No dia 24 de julho, o Núcleo de Estudos Afro-Brasileiros e Indígenas (Neabi) promoveu reunião para definir estratégias para 2020. No planejamento para o segundo semestre, estão ações de articulação com os núcleos de outros campus do IFPR, com organizações da sociedade civil e com os projetos do próprio campus, assim como atividades de formação.

“Ao promover debates que geram ampliação da consciência histórica e psicossocial sobre o racismo, bem como atividades que valorizam a diversidade étnico-racial, podemos contribuir para fortalecer as pessoas e grupos alvo de preconceitos raciais e discriminação, bem como educar quem pratica atos discriminatórios”, analisa a professora Adriana Gagno, que atua no projeto Loucos pela Vida e também no Neabi. “O Loucos pela Vida promove ações que visam provocar reflexão e análise crítica sobre o sofrimento psíquico e o processo de saúde/doença mental. Buscamos oportunizar estratégias coletivas de enfrentamento a este sofrimento. Infelizmente o racismo é uma fonte frequente de sofrimento para muitas pessoas e para a sociedade brasileira como um todo. Assim como não podemos aceitar ou ignorar atos discriminatórios, também não podemos conceber que apenas quem é alvo de preconceito racial seja responsável por lidar, individualmente, com esta dor”.

Para o diretor-geral Adriano Willian da Silva Viana Pereira, “em Curitiba, o Neabi tem uma importância ímpar, pois nele são discutidas coletivamente ações que tratam do resgate e inclusão da cultura e história dos indígenas e afrodescendentes na formação profissional dos nossos estudantes. E, o melhor, esse resgate é realizado na perspectiva dessas minorias, tornando este trabalho ainda mais significativo e importante para toda a comunidade acadêmica do campus”, afirma.

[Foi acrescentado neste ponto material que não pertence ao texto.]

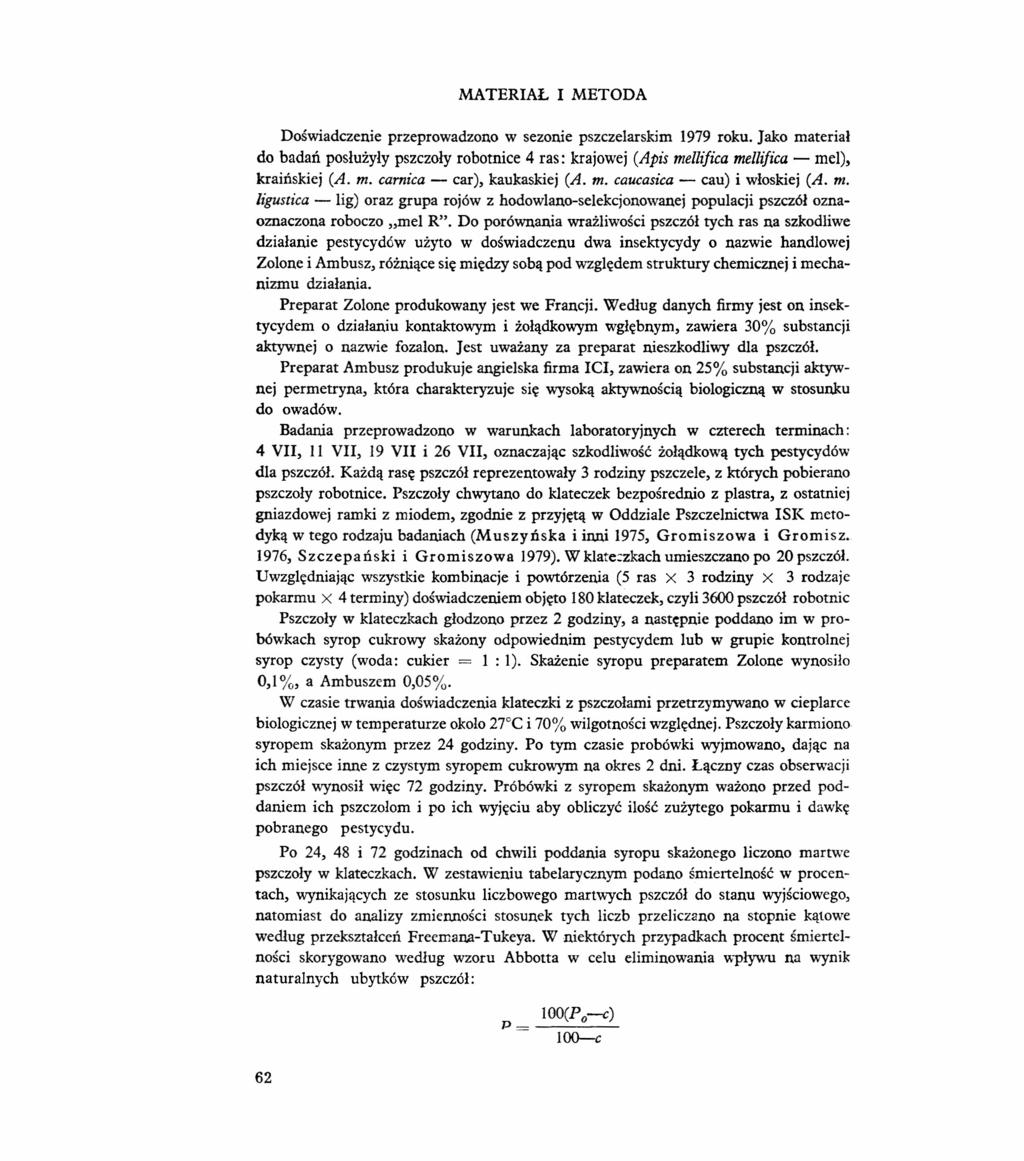 MATERIAL I METODA Doświadczenie przeprowadzono w sezonie pszczelarskim 1979 roku. Jako materiał do badań posłużyły pszczoły robotnice 4 ras: krajowej (Apis mellifica mellifica - mel), kraińskiej (A.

A diretora de Ensino Larissa Lopes Mellinger, que também compõe o Neabi, resgata que o núcleo surgiu em 2019, a partir de uma política institucional de ações afirmativas, promovida pela Reitoria, de valorização da diversidade étnico-racial e de enfrentamento a desigualdades. “O Núcleo começou sua organização agregando servidores interessados na temática, aproximou-se dos estudantes que também caminhavam com estas discussões, coletivo Manifesto Preto, e no ano de 2019, as principais ações coletivas foram a organização das bancas de validação de autodeclaração de pretos e pardos do Processo Seletivo do IFPR e o mês da consciência negra com diferentes atividades realizadas em parceria com os estudantes”.